L’HUMANITE
vendredi 4 mars 2016
Malgré une conjoncture qui lui est favorable et des dispositions fiscales plus que bienveillantes, l'industrie française ne crée pas de postes, mais caracole en tête du CAC 40.
. Que leur faut-il de plus ? C'est la question candide que l'on pourrait poser à l'annonce du solde négatif entre les ouvertures et fermetures de sites industriels en France pour l'année 2015, si l'on ne savait déjà pas que la recherche de profit maximal se faisait au détriment de l'emploi.

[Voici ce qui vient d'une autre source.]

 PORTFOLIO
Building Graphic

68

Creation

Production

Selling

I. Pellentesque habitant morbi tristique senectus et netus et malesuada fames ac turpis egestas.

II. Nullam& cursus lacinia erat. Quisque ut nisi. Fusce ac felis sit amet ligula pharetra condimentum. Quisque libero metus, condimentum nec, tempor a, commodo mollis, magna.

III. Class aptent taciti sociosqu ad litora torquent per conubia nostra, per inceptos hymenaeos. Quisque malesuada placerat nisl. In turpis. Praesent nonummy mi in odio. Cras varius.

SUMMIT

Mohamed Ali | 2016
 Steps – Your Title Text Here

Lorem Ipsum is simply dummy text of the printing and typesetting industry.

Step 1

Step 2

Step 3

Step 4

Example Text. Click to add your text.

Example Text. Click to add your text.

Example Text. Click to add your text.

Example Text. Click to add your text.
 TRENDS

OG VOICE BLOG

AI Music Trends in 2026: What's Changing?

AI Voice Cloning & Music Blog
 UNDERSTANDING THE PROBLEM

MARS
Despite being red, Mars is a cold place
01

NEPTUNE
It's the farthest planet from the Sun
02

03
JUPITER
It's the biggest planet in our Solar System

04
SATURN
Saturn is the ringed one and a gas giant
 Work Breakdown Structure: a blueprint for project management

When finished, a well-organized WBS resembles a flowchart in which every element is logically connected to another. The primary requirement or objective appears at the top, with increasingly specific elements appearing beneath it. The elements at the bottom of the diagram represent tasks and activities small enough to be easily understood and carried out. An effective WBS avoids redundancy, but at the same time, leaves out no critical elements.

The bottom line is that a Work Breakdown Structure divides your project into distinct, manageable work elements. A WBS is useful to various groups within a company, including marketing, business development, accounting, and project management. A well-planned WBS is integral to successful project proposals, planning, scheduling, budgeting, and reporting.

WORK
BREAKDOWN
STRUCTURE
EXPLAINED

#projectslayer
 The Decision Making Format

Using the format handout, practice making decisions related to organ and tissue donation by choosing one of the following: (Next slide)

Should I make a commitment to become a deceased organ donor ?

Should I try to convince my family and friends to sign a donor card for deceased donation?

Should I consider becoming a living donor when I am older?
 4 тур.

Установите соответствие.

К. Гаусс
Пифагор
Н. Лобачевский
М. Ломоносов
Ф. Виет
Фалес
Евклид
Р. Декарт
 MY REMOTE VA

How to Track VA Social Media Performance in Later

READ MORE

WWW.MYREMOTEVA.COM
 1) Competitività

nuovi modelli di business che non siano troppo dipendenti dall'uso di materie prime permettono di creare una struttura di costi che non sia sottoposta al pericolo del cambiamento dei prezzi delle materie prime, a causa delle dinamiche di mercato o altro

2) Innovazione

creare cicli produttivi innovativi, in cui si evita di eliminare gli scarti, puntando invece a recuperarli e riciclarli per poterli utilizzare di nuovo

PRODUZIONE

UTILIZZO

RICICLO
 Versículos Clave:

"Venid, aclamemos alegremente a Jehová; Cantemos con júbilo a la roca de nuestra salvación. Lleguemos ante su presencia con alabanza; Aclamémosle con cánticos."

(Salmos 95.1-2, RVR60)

Pourtant, même le cabinet Trendeo qui a livré ce chiffre dans la conclusion de son recensement 2015 souligne que l'industrie française a bénéficié d'un environnement exceptionnel mais dont, d'après lui, « elle n'arriverait pas à tirer profit ».
L'érosion des sites industriels n'est pas une nouveauté, puisque, au-delà des fermetures des filatures et de la sidérurgie depuis plusieurs années, le tissu industriel s'est vu amputé de 54 usines en 2014 et de 140, l'année précédente. Une situation qu'ont du mal à expliquer les tenants du libéralisme puisque le quotidien économique les Échos parle même d'un « alignement des planètes tout à fait exceptionnel », l'année dernière, avec « la faiblesse de l'euro et des taux d'intérêt », « la baisse des prix du pétrole » et « la bonne santé de l'Allemagne ».
Les grands groupes n'investissent plus dans l'Hexagone
L'autre constat du recensement Trendeo est la diminution de la taille des usines avec un nombre médian de salariés qui descend à 20, quand les entreprises qui ont fermé en employaient un chiffre stable de 35. Au total, même si l'industrie annonce créer des postes, les suppressions ne permettent pas de rendre le solde positif. Est-ce à dire qu'elle y est contrainte par une situation financière délicate ? Loin de là puisque, au contraire, la part du capital des grands groupes industriels a augmenté depuis la crise de 2008 et est maintenant placée sur les marchés financiers. Les groupes du CAC 40, dont beaucoup réalisent leurs bénéfices sur le travail industriel (ArcelorMittal, Schneider Electric, Valeo, etc.), ont vu leurs liquidités exploser de 60 % entre 2007 et 2013, dont une part importante est en fait placée dans des instruments financiers de court terme.
De fait, les grands groupes n'investissent plus dans l'Hexagone et ces choix capitalistes ont de sérieuses conséquences sur l'activité industrielle en région. Le Centre-Val de Loire subit les plus lourdes pertes puisque, depuis 2009, ce sont 79 usines qui ont fermé pour cette seule région. Depuis cette même année, ce sont 168 458 emplois dans l'industrie manufacturière qui ont disparu en France. Pour autant, le rapport de Trendeo précise que « même si l'industrie manufacturière est un secteur qui, depuis 2009, perd de nombreux emplois et pour lequel les créations d'emplois ont baissé de 5 % en 2015 (1 294 en moins), cela reste le premier secteur pour les créations d'emplois en 2015, comme en 2014 ». Serait-ce un signe que la productivité par salarié augmente à ce point que les entreprises peuvent se séparer d'eux et maintenir leurs marges ? Le rapport ne le dit pas. Toujours est-il que, au-delà d'une conjoncture favorable évoquée plus haut, les entreprises industrielles bénéficient aussi des largesses du pacte de responsabilité et du CICE (crédit d'impôt compétitivité emploi) et que, fort de cette avalanche de liquidités, les excuses pour ne pas investir ou embaucher devront être savamment distillées. Déjà, les éléments de langage patronaux ressortent le fameux « manque de confiance en l'avenir » qui « empêcherait » les industriels d'investir en France.
LES INDUSTRIELS FRANÇAIS AU TOP DE LA CASSE DE L'EMPLOI
Dans son rapport 2015 sur l'emploi et l'investissement, Trendeo réalise aussi un palmarès des créations net d'emplois par groupe mais aussi des suppressions. Parmi les premiers groupes destructeurs d'emplois se trouvent Air France, avec 3 864 postes en moins en 2015, Areva (3 182) et PSA (3 070).